(Items from a data source)
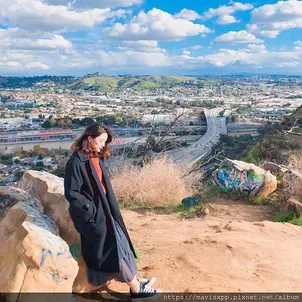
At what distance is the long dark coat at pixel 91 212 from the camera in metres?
2.74

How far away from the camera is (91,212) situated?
2.76 meters

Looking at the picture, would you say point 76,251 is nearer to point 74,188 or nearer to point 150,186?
point 74,188

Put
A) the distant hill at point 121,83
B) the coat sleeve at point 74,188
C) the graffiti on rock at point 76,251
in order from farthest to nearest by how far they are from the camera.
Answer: the distant hill at point 121,83
the graffiti on rock at point 76,251
the coat sleeve at point 74,188

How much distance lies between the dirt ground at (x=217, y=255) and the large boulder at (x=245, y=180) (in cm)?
155

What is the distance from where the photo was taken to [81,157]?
2.85 meters

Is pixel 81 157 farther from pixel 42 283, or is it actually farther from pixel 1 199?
pixel 1 199

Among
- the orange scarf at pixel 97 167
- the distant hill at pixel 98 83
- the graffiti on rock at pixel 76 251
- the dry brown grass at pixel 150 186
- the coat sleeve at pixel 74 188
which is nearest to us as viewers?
the coat sleeve at pixel 74 188

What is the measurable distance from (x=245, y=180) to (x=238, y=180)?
0.48 feet

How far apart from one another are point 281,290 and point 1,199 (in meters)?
2.70

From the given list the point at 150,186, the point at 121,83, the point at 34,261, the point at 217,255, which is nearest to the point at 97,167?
the point at 34,261

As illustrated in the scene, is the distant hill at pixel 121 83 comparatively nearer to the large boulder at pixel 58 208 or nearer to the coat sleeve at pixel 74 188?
the large boulder at pixel 58 208

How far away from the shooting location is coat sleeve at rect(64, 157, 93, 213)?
271 centimetres

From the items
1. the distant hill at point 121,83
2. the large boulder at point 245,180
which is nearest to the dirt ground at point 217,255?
the large boulder at point 245,180

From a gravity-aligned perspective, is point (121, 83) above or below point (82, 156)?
below
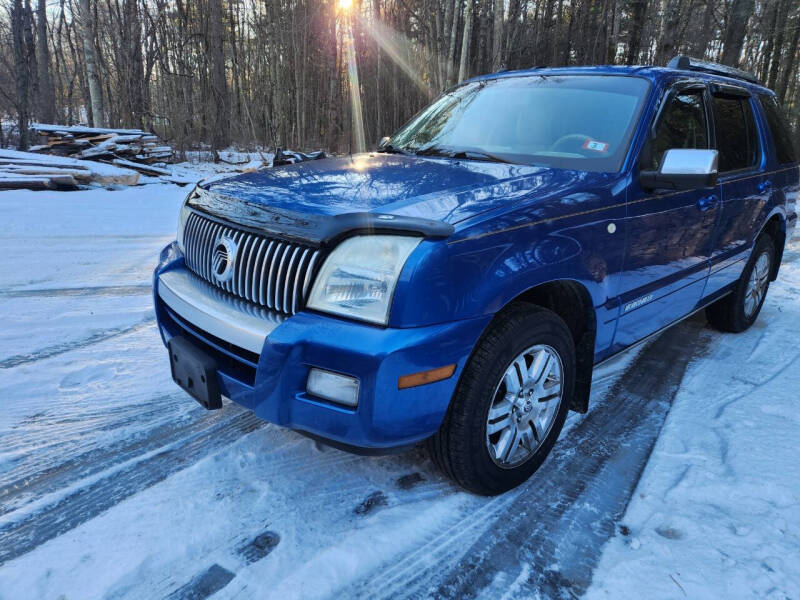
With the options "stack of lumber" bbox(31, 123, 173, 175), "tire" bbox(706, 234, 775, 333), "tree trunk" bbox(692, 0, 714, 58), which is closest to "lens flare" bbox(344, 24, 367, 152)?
"stack of lumber" bbox(31, 123, 173, 175)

■ Requirement ■
Reproduce every line of the records above word for word, omitting the pictures.

■ Result for this task ■
At what distance is the long dark coat at pixel 91 212 from the camera in metres?
2.74

How far away from the camera is (91,212) situated?
2.76 meters

Looking at the picture, would you say point 76,251 is nearer to point 74,188 or nearer to point 150,186?
point 74,188

Put
A) the distant hill at point 121,83
B) the coat sleeve at point 74,188
C) the graffiti on rock at point 76,251
in order from farthest to nearest by how far they are from the camera.
Answer: the distant hill at point 121,83
the graffiti on rock at point 76,251
the coat sleeve at point 74,188

How much distance lies between the dirt ground at (x=217, y=255) and the large boulder at (x=245, y=180) (in cm)?
155

What is the distance from where the photo was taken to [81,157]?
2.85 meters

Is pixel 81 157 farther from pixel 42 283, or is it actually farther from pixel 1 199?
pixel 1 199

Among
- the orange scarf at pixel 97 167
- the distant hill at pixel 98 83
- the graffiti on rock at pixel 76 251
- the dry brown grass at pixel 150 186
- the coat sleeve at pixel 74 188
which is nearest to us as viewers?
the coat sleeve at pixel 74 188

What is the measurable distance from (x=245, y=180) to (x=238, y=180)?
0.48 feet

How far apart from one another are point 281,290 and point 1,199 (in meters)?
2.70

From the given list the point at 150,186, the point at 121,83, the point at 34,261, the point at 217,255, which is nearest to the point at 97,167?
the point at 34,261

As illustrated in the scene, is the distant hill at pixel 121 83 comparatively nearer to the large boulder at pixel 58 208 or nearer to the coat sleeve at pixel 74 188?
the large boulder at pixel 58 208

How far away from the shooting location is coat sleeve at rect(64, 157, 93, 213)?
271 centimetres

From the items
1. the distant hill at point 121,83
2. the large boulder at point 245,180
which is nearest to the dirt ground at point 217,255?
the large boulder at point 245,180

From a gravity-aligned perspective, is point (121, 83) above or below point (82, 156)?
below
With the options "stack of lumber" bbox(31, 123, 173, 175), "tire" bbox(706, 234, 775, 333), "tree trunk" bbox(692, 0, 714, 58), which is closest to "lens flare" bbox(344, 24, 367, 152)?
"stack of lumber" bbox(31, 123, 173, 175)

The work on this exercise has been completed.